“Di banyak tempat (kami) mencapai semacam titik jenuh untuk ekosistem laut, di mana kami mendekati tingkat yang menimbulkan ancaman signifikan,” kata Manajer Kebijakan Plastik Global di WWF Eirik Lindebjerg.
Banyak orang telah melihat gambar burung laut tersedak sedotan plastik atau kura-kura yang dibungkus dengan jaring ikan yang dibuang, tetapi kata Lindebjerg, bahayanya ada di seluruh jaring makanan laut.
Begitu berada di dalam air, plastik mulai terdegradasi.
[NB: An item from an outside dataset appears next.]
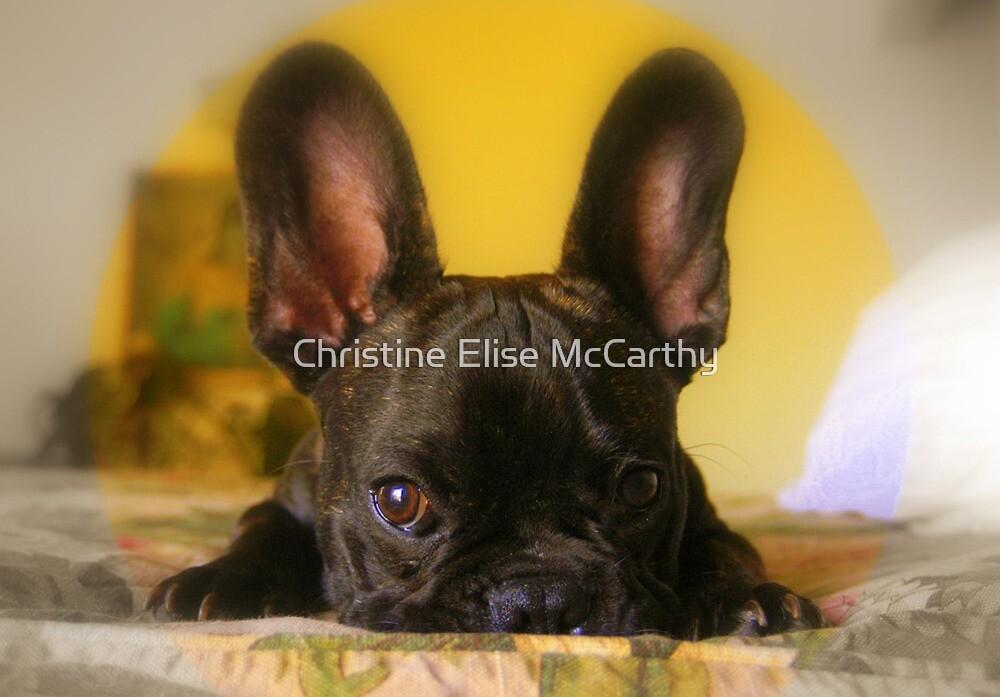 I'm listening.... by Christine Elise McCarthy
Plastik ini menjadi lebih kecil dan lebih kecil lagi hingga menjadi “nanoplastik” yang tidak terlihat dengan mata telanjang.
Tetapi produksi plastik terus meningkat, berpotensi dua kali lipat pada tahun 2040, menurut proyeksi yang dikutip oleh WWF. Dengan polusi plastik laut diperkirakan akan meningkat tiga kali lipat selama periode yang sama.
Lindebjerg membandingkan situasinya dengan krisis iklim — dan konsep “anggaran karbon”, yang membatasi jumlah maksimum CO2 yang dapat dilepaskan ke atmosfer sebelum batas pemanasan global terlampaui.
Batas tersebut telah tercapai untuk mikroplastik di beberapa bagian dunia, menurut WWF, khususnya di Mediterania, Laut Kuning dan Cina Timur (antara Cina, Taiwan dan Semenanjung Korea) dan di es laut Arktik.
WWF menyerukan pembicaraan yang bertujuan untuk menyusun kesepakatan internasional tentang plastik pada pertemuan lingkungan PBB, dari 28 Februari hingga 2 Maret di Nairobi.